### What to work on
Reproduce verbatim everything in the data below, from the line containing "荣成市到门头沟区物流专线" down to the line containing "Carhartt WIP Watch", including both of those lines. Omit the pictures from your answer.

### Material provided
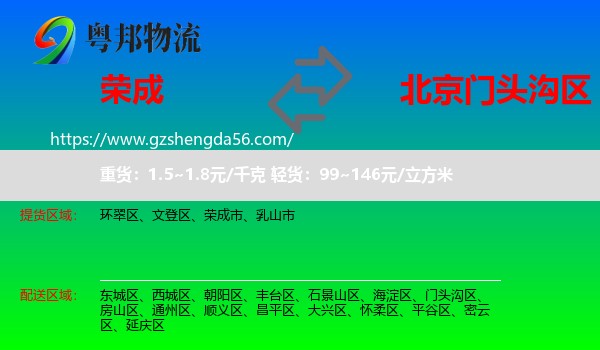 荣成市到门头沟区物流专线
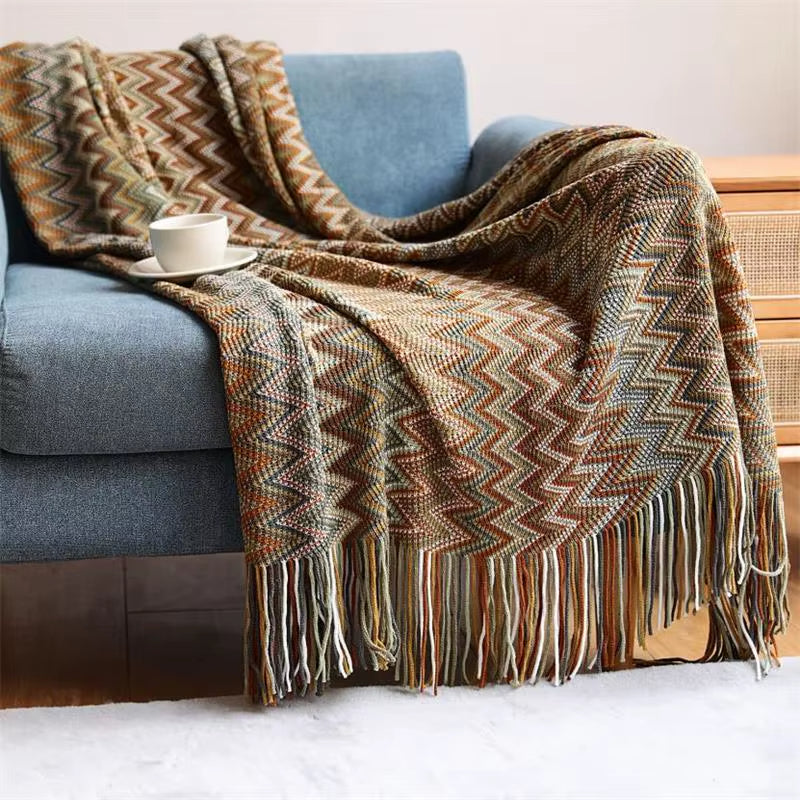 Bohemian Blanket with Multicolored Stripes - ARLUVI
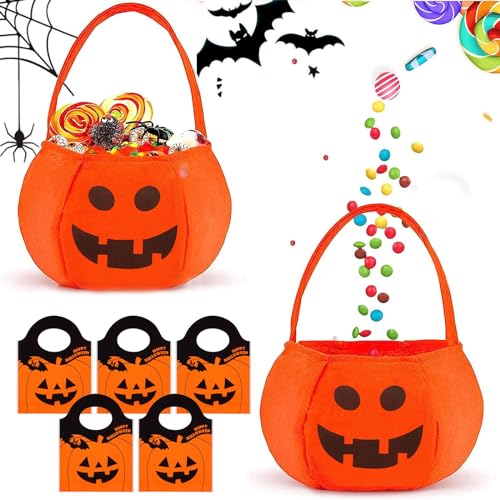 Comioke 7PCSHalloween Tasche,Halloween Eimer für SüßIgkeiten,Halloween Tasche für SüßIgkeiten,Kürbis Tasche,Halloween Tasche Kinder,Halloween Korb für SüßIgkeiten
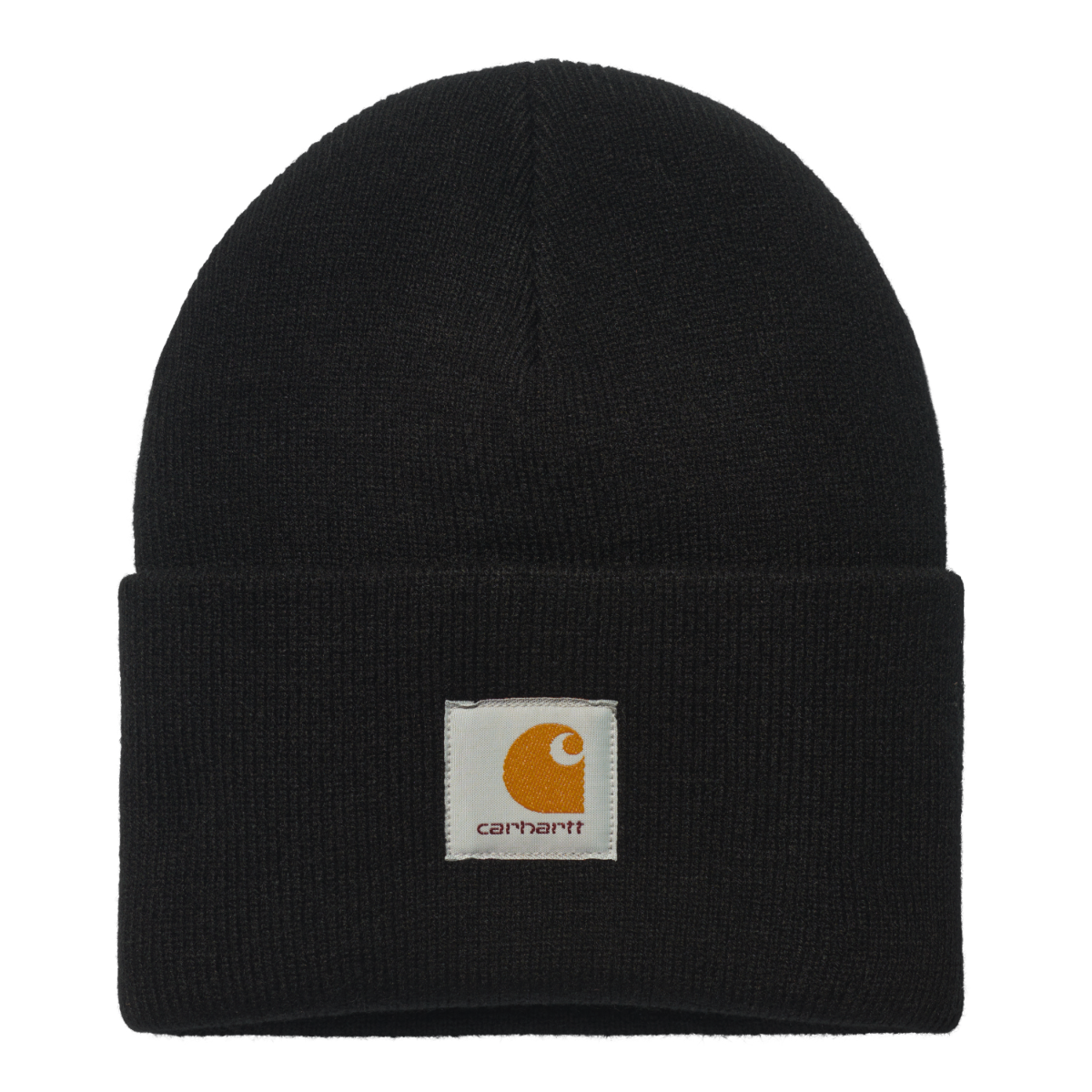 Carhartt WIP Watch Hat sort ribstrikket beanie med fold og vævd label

* * *

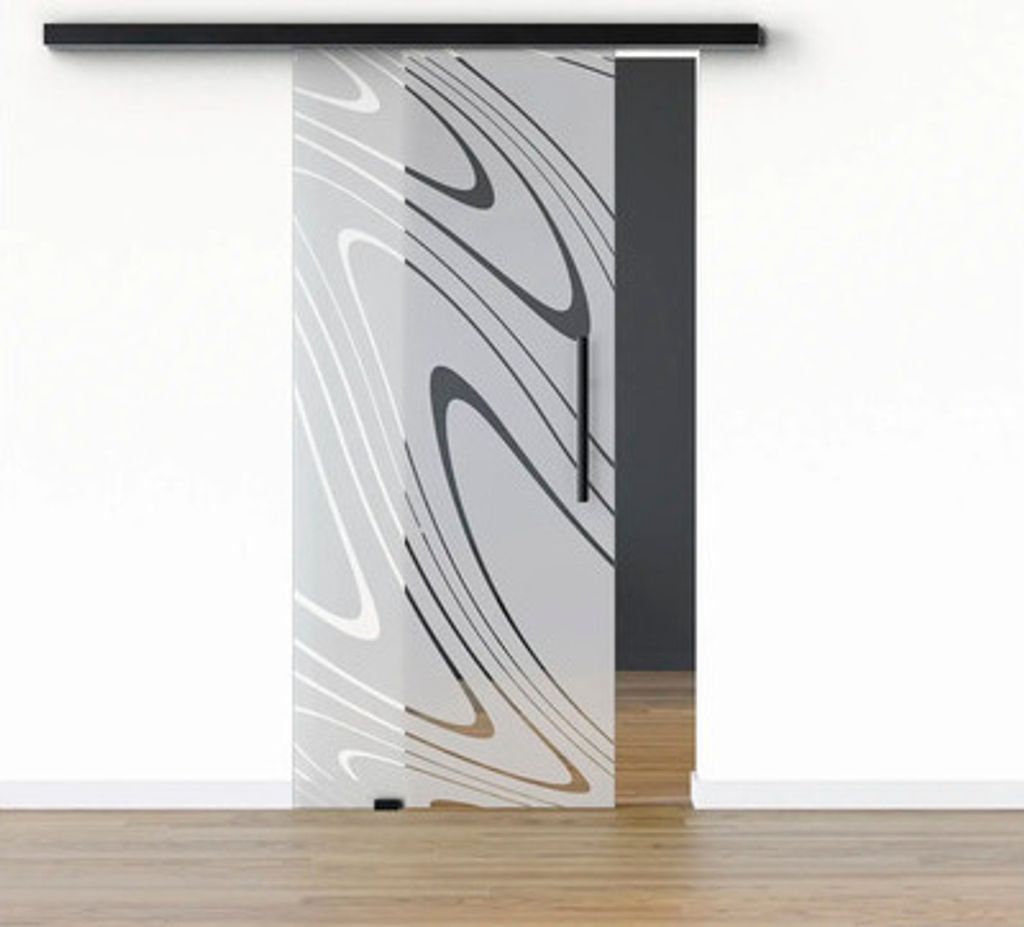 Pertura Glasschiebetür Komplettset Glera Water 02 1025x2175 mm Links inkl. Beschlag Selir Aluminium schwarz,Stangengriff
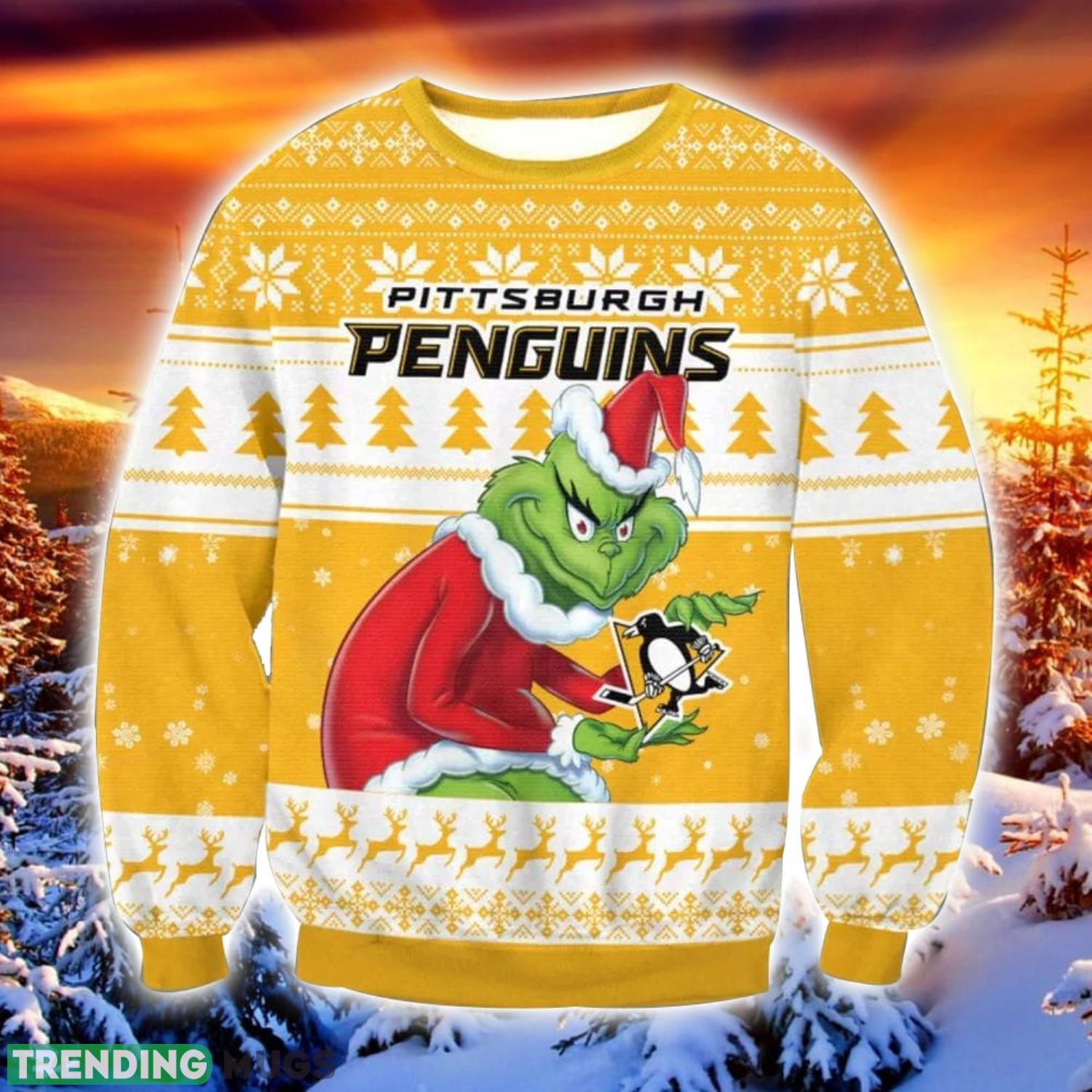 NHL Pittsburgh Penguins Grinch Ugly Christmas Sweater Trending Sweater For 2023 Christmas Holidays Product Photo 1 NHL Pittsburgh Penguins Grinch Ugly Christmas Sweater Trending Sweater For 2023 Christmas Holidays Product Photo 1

### The answer
 荣成市到门头沟区物流专线
 Bohemian Blanket with Multicolored Stripes - ARLUVI
 Comioke 7PCSHalloween Tasche,Halloween Eimer für SüßIgkeiten,Halloween Tasche für SüßIgkeiten,Kürbis Tasche,Halloween Tasche Kinder,Halloween Korb für SüßIgkeiten
 Carhartt WIP Watch Hat sort ribstrikket beanie med fold og vævd label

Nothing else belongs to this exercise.